Return verbatim the run of lines that opens with the line holding "From this photo, which" and closes with the last line of the records.

┄┄┄┄┄┄┄┄┄┄┄┄┄┄┄┄┄┄┄┄

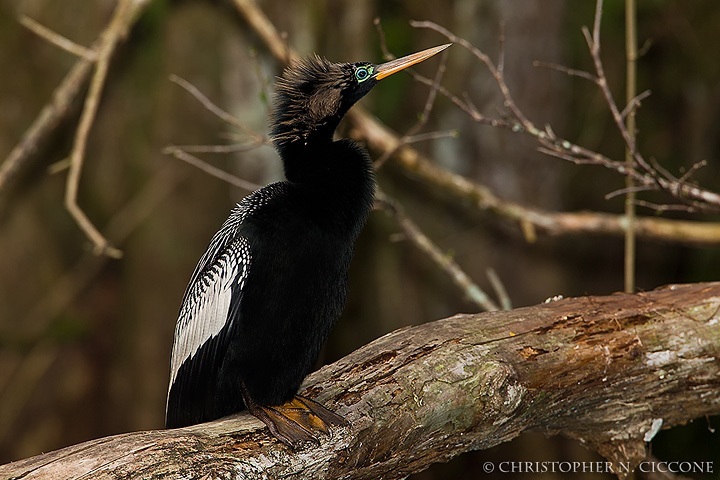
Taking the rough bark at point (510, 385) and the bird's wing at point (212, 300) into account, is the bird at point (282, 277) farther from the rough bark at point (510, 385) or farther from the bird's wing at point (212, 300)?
the rough bark at point (510, 385)

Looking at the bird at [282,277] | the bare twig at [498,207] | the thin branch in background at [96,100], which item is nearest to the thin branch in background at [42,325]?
the thin branch in background at [96,100]

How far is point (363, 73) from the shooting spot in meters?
3.20

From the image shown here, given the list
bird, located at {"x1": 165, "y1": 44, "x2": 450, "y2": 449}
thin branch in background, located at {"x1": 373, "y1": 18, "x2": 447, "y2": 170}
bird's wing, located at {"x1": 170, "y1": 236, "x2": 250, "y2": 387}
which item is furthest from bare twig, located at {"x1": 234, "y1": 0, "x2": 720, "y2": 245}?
bird's wing, located at {"x1": 170, "y1": 236, "x2": 250, "y2": 387}

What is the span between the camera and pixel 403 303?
649cm

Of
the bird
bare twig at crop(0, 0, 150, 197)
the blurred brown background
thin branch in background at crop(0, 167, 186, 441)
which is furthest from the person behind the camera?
thin branch in background at crop(0, 167, 186, 441)

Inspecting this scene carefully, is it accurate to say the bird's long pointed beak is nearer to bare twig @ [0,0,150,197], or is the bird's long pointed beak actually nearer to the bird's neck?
the bird's neck

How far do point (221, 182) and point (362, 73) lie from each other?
7.37ft

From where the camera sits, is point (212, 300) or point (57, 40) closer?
point (212, 300)

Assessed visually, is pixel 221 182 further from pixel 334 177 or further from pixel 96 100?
pixel 334 177

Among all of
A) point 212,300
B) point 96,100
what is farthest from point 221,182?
point 212,300

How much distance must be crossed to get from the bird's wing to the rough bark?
36cm

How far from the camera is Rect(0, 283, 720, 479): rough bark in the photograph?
8.32ft

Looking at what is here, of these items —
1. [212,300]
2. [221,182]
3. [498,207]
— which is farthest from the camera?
[221,182]

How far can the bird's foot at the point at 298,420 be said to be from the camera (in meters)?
2.46
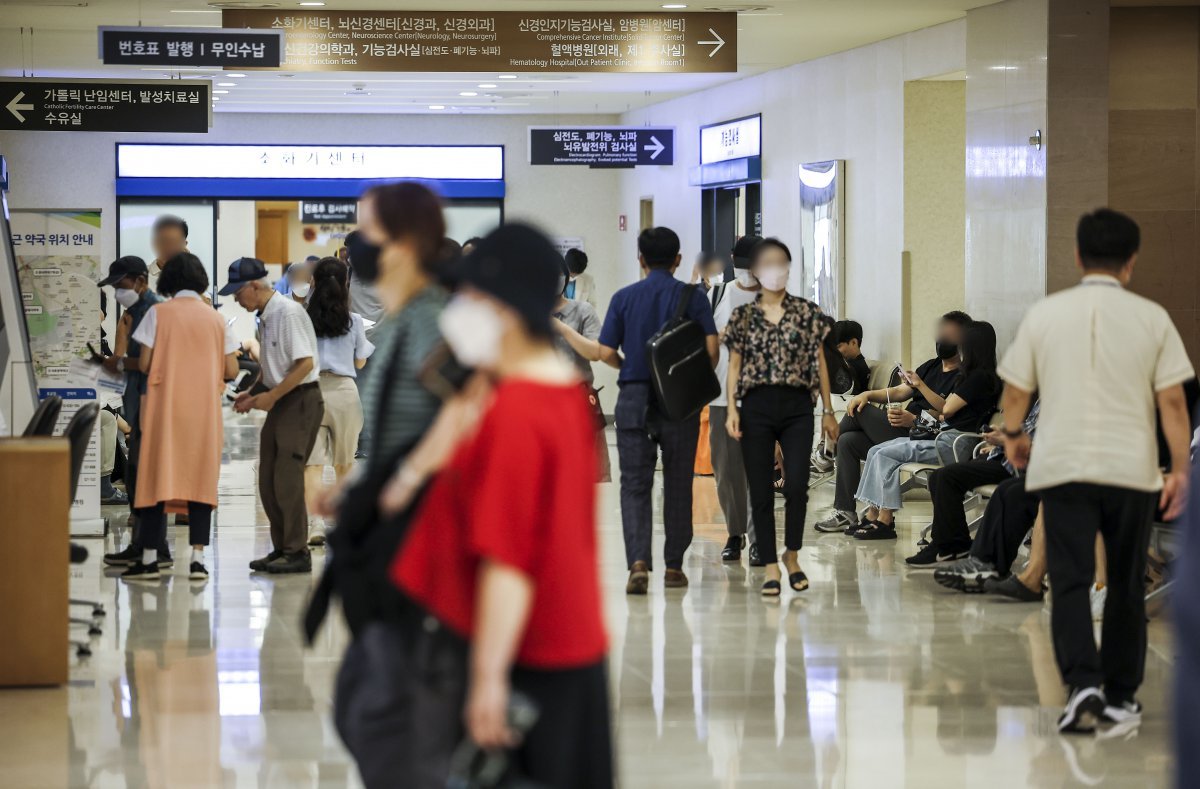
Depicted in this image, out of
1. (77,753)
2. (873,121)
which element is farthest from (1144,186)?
(77,753)

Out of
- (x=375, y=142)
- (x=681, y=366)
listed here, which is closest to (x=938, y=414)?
(x=681, y=366)

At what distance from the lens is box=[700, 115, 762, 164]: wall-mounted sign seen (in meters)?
15.7

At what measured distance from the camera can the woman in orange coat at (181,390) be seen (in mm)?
7707

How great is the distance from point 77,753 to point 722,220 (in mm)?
13391

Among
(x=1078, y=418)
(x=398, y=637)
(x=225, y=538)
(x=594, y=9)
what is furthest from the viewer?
(x=594, y=9)

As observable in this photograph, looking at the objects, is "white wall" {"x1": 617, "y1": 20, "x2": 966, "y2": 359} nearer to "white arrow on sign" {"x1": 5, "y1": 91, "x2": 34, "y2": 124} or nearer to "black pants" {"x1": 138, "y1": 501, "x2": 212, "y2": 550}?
"black pants" {"x1": 138, "y1": 501, "x2": 212, "y2": 550}

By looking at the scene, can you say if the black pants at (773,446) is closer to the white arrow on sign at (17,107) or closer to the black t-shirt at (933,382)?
the black t-shirt at (933,382)

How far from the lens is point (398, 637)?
107 inches

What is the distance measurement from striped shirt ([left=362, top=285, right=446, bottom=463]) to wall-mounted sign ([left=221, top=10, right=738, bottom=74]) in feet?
24.8

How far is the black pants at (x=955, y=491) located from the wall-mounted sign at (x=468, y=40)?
350 cm

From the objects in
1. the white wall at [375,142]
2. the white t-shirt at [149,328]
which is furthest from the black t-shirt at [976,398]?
the white wall at [375,142]

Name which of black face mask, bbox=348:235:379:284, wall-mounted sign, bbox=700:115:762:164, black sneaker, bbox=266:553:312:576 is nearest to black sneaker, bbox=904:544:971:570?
black sneaker, bbox=266:553:312:576

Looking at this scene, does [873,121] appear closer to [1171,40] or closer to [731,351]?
[1171,40]

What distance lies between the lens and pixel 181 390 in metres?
7.75
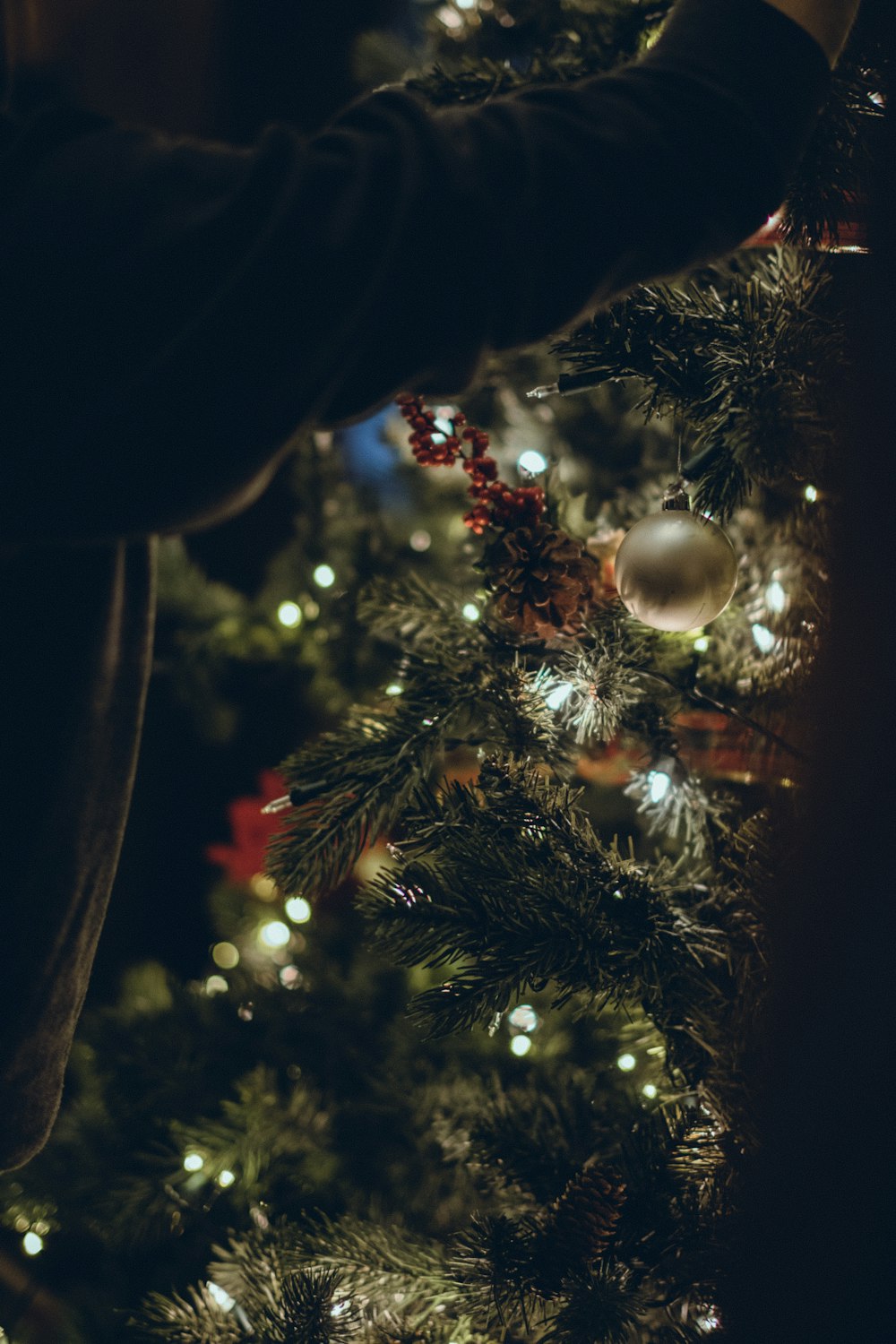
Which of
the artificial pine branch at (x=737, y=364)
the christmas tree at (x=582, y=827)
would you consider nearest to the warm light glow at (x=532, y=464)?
the christmas tree at (x=582, y=827)

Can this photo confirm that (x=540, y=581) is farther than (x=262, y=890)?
No

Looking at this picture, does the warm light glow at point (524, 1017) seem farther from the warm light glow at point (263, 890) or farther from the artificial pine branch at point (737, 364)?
the warm light glow at point (263, 890)

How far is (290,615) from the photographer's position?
3.26 feet

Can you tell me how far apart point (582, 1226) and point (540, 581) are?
348 mm

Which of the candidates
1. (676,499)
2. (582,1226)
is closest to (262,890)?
(582,1226)

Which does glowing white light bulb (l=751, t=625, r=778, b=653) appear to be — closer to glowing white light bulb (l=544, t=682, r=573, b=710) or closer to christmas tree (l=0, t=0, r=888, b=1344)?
christmas tree (l=0, t=0, r=888, b=1344)

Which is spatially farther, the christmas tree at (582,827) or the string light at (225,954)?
the string light at (225,954)

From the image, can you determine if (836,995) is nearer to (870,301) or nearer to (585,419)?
(870,301)

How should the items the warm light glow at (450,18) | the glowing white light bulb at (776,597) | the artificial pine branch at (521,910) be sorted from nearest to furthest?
the artificial pine branch at (521,910)
the glowing white light bulb at (776,597)
the warm light glow at (450,18)

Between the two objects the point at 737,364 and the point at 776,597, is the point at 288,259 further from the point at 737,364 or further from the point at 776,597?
the point at 776,597

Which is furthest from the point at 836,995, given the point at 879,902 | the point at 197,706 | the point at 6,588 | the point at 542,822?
the point at 197,706

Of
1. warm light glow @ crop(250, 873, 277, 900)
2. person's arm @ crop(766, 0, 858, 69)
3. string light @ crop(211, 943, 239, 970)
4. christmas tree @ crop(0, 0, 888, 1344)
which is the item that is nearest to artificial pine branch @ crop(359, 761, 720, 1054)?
christmas tree @ crop(0, 0, 888, 1344)

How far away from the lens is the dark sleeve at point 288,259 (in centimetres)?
26

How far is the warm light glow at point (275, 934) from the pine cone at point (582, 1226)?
60cm
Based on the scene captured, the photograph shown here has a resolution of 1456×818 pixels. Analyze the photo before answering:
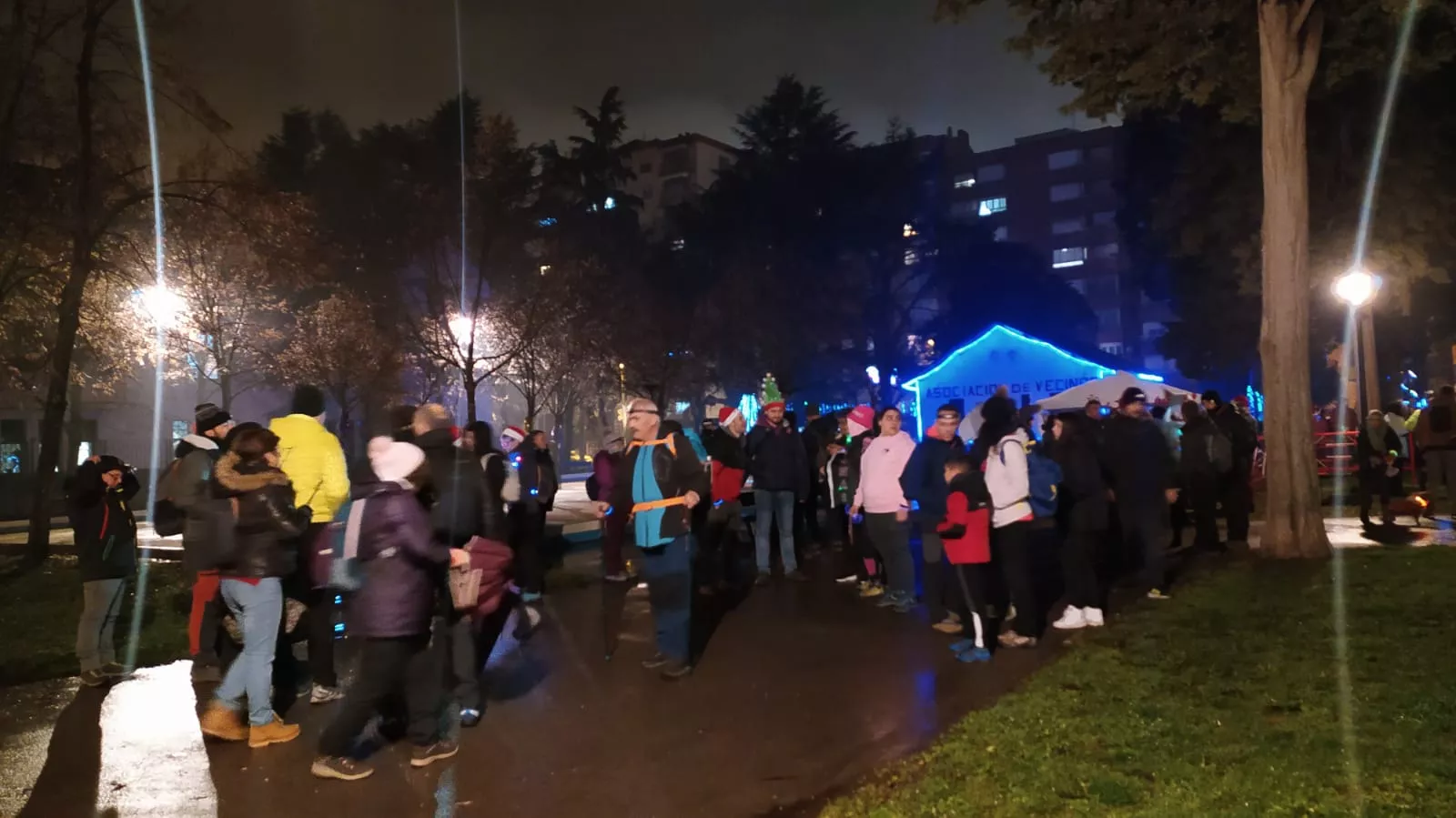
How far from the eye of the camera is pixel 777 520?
39.8ft

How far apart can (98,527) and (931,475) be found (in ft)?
20.1

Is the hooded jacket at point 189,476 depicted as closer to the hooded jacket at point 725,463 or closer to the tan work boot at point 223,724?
the tan work boot at point 223,724

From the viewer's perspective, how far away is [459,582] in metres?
6.38

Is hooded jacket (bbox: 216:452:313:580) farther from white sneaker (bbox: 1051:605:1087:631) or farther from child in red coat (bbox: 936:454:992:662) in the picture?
white sneaker (bbox: 1051:605:1087:631)

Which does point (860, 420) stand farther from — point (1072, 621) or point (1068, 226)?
point (1068, 226)

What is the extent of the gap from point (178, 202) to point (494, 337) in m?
12.7

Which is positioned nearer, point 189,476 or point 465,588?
point 465,588

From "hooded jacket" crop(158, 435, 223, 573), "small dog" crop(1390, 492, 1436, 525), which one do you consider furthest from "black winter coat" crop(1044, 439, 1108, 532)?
"small dog" crop(1390, 492, 1436, 525)

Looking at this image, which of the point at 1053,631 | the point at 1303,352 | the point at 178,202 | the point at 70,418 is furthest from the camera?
the point at 70,418

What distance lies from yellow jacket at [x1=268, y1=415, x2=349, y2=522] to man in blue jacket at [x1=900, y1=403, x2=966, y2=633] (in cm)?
430

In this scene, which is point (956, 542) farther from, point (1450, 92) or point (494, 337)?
point (494, 337)

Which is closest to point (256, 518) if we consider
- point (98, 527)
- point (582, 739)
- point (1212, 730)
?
point (582, 739)

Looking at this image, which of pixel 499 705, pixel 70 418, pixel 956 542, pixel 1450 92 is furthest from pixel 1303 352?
pixel 70 418

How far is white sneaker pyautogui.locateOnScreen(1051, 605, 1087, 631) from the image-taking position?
8750 mm
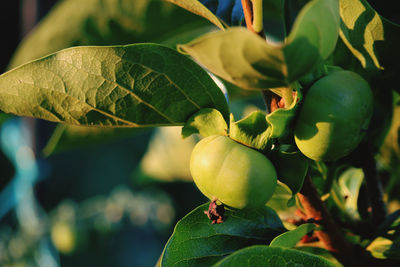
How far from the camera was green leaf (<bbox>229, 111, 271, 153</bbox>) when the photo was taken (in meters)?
0.43

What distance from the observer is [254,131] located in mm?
434

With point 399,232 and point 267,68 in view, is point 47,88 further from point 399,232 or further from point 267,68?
point 399,232

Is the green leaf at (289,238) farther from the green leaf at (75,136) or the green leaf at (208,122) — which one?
the green leaf at (75,136)

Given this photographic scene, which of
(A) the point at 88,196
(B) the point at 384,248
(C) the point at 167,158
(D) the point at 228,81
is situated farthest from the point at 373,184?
(A) the point at 88,196

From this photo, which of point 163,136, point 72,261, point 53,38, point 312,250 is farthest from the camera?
point 72,261

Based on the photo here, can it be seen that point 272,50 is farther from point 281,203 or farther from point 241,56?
point 281,203

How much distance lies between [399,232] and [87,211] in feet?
6.99

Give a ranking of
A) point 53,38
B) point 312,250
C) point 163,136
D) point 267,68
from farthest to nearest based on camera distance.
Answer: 1. point 163,136
2. point 53,38
3. point 312,250
4. point 267,68

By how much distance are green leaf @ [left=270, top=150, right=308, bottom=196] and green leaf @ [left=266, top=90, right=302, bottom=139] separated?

┄┄┄┄┄┄┄┄┄┄┄┄┄┄┄┄┄┄┄┄

- **Task solution**:
From this photo, which of point 163,136, point 72,261, point 53,38, point 312,250 is farthest from the camera?
point 72,261

Based on the photo here, can it be seen that point 272,50 is farther from point 281,203 or farther from point 241,56?
point 281,203

How much distance lies between [399,232] and [87,211] in feet?
6.99

Give a ranking of
A) point 53,38
B) point 312,250
C) point 163,136
D) point 267,68
from farthest to nearest based on camera distance.
Answer: 1. point 163,136
2. point 53,38
3. point 312,250
4. point 267,68

By how much distance are green leaf @ [left=270, top=150, right=308, bottom=196] and green leaf @ [left=266, top=90, right=302, bottom=139] separated?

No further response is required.